VORGEGEBENER TEXT:
■ ■ ■ ■

Protokoll der Sitzung vom 13.02.2003

Zur Steuerpolitik: Es gibt einerseits wahrlich gute Gründe, um über unser Steuersystem zu lamentieren. Es gibt zu viele Steuerarten, zu viele Schlupflöcher, es gibt viel zu wenig Transparenz. Auf der anderen Seite sollte man auch die Fakten zur Kenntnis nehmen. Die Steuerquote in Deutschland ist mit die niedrigste aller Dienstleistungs- und Industriegesellschaften. Fakt ist auch, dass die deutschen Unternehmen – ganz egal, ob es Kapitalgesellschaften oder Personengesellschaften sind – schon weitaus höhere Steuern zahlen mussten, als sie es heute tun.

Zum Subventionsabbau: Es ist kein Geheimnis, dass wir gerade dieses hier in Bayern immer wieder anmahnen. Es gibt zahlreiche Subventionen, die in unseren Augen nicht notwendig sind; ich mache jetzt nicht für Sie die Hausaufgaben und bringe jetzt selbst den Katalog, obwohl ich einen ganzen Packen Beispiele dabei habe. Ich erinnere nur an die 128 Mark, die früher für jeden Fluggast auf der Strecke von Hof nach Frankfurt/Main aufgrund des Verkehrsdurchführungsvertrags gezahlt wurden. Mittlerweile ist der Betrag noch aufgestockt worden mit der schönen Begründung im Haushaltsplan, dass der Deckungsbeitrag höher geworden sei. Das passt noch nicht einmal von der Logik zusammen. Auf jeden Fall sind noch mehr Subventionen dafür eingestellt worden. Ich erinnere an die milliardenschwere Subventionierung der Flughafengesellschaft München über Gesellschafterdarlehen, welche weder getilgt noch verzinst werden. So gibt es zahlreiche andere Beispiele.

■ ■ ■ ■

DATENABSCHNITT:
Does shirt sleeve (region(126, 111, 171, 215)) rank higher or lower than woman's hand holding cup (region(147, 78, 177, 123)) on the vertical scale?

■ ■ ■ ■

ARBEITSAUFTRAG: Führe das Sitzungsprotokoll zu Steuerpolitik und Subventionsabbau im selben Redestil über seinen letzten Satz hinaus fort.

ANTWORT:
Wir freuen uns über den Antrag der CSU-Fraktion; ich habe ihn mir angeschaut. Es gibt in meinen Augen tatsächlich keinen Grund, ihn abzulehnen. Wir werden ihm zustimmen, auch wenn darin auf den Bund verwiesen wird. Selbstverständlich gibt es auch beim Bund Handlungsbedarf. Dass wir uns darüber freuen, hat einen Hintergrund. Gerade ist von der Bürokratie die Rede – Kollege Rotter weiß schon zum Teil, was jetzt kommt –, wir haben reihenweise Paradebeispiele für unsinnige Bürokratie in Bayern. Kollegin Münzel sitzt hier, dann muss ich dieses Beispiel bringen. Das bayerische Weinabsatzförderungsgesetz bedeutet eine zweite Zwangsabgabe für die bayerischen Winzer und sorgt für ein Mehr an Bürokratie.

(Beifall beim BÜNDNIS 90/DIE GRÜNEN)

Im Wirtschaftsausschuss werden immer wieder Anträge der CSU beraten, die eigentlich nach noch mehr Bürokratie schreien, zum Beispiel „Anforderungen an Versicherungskaufleute“. In der letzten Sitzung haben wir diesen schönen Antrag – ich hole ihn schnell hervor –, „Tourismus in Bayern fortentwickeln – Qualitätssicherung durch Sachkundenachweis“ beraten. In den folgenden Bereichen soll ein Sachkundenachweis gefordert werden: Hygiene, Infektionsschutz, Jugendschutz, Betriebswirtschaft, Marketing. Dieser Nachweis ist jeweils nicht

durch irgendeine Teilnahmebestätigung zu bekommen, sondern da müssen Prüfungen abgelegt werden.

Das passt nicht zusammen: auf der einen Seite plakativ nach Bürokratieabbau zu schreien und gleichzeitig reihenweise Anträge zu stellen, die für mehr Bürokratie sorgen.

Ein letztes kleines Beispiel: Ich erinnere mich, dass letztes Jahr im Plenum an dieser Stelle ein Kollege der CSU ganz heftig über die Bauabzugssteuer lamentiert hat. Der Bund hätte wieder für unnütze Bürokratie gesorgt. Ich habe mich sehr darüber gewundert und habe gefragt, ob der Kollege die Grundlagen und die Geschichte der Bauabzugssteuer kennt. Die Bauabzugssteuer ist letztlich auf Initiative des Freistaates Bayern über den Bundesrat eingeführt worden. Es ist immer das gleiche Spiel: Man führt erst etwas ein, um es hinterher madig zu machen.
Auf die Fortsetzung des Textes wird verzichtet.